The slick came while the feast was winding down. The big fire was still going, and since the three Americans didn’t have a smoke grenade between them, they corralled as many villagers as they could into soaking leaves at the river and throwing them into the flames. The smoke cloud from that was sufficient to guide in the unmarked chopper. On the other side of the river, livestock had grazed a clearing big enough for it to land. Lincoln and his companions bade quick good-byes to their hosts, charged into the river, then, soaking wet and laughing like madmen, scrambled aboard.
Corbett recognized the pilot. “Tommy, it’s you! Was that you in the Baron last night, too?”
“You think I’d let someone else fly my bird?” the pilot asked. He was rail-thin, with a blond crew cut and aviator shades. He wore an olive drab jumpsuit with the requisite survival vest that Corbett had refused. “Somebody else might wreck it. Not that I’m pointing any fingers.”
“Hey, that wasn’t my fault,” Corbett replied. “Man, some people never let you live anything down.”
“One of the five, I’m guessing?” Lincoln asked.
“Five?” Tommy echoed. “I knew it! You dumped another one. Did you lose all the cargo, too?”
“Oh, shut up,” Corbett said.
Tommy got the helicopter airborne. Flying over the valley, they drew some small-arms fire from below, though none of the rounds came close enough to worry about. The flight from mountaintop to mountaintop was a relatively short one, but Lincoln was glad they hadn’t had to make the trip over land. Tommy had brought AR-30s, grenades, ammunition, and survival vests for all of them, so Lincoln felt a little more equipped to face the Laotian countryside.
After about twenty minutes in the air, they dropped down toward a village much like the one they’d just left. This one looked like it had been there for longer.

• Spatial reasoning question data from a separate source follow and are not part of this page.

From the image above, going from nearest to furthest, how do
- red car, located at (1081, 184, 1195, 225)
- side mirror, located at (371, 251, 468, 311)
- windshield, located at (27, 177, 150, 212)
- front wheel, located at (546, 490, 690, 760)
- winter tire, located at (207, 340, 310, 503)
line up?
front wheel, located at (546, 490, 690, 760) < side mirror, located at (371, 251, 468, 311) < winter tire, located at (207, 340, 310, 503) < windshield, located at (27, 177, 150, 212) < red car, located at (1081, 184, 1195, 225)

The houses were more substantial and bore the signs of having survived the elements for years. Again, they were raised up on stilts, and a creek trickled right through the village, bisecting it. Cleared areas outside the main collection of huts looked like cultivated fields, but they didn’t appear to be very productive. Beyond those was a rice paddy that looked like it had completely dried up.
Tommy Pinchot put down on one of those fields. Prop wash flattened the vegetation and fluttered the loose clothing of the villagers who had gathered to watch. They wore somber expressions, as if unsure of who would arrive in such a craft, or why.
But some of their faces brightened when Donovan climbed down and headed their way. Villagers started toward him, arms out in welcome.
Corbett moved from a rear seat up toward the copilot’s position. Lincoln eyed him with surprise. “You’re not coming?”
“You’re on your own, man,” Corbett said. “Well, you and Donovan. I’ll be back in a few days, to pick him up and bring you supplies.”
“Okay, cool,” Lincoln said. “Try not to crash this time.”
Corbett didn’t smile at the jab. Instead, he offered his hand. “You watch your back, Lincoln. You’re gonna be alone out here, and it could get hairy. If I can do anything to help, let me know. Donovan will tell you how to contact us. I mean, you know—soon as I bring you a radio. Until then, you’re on your own.”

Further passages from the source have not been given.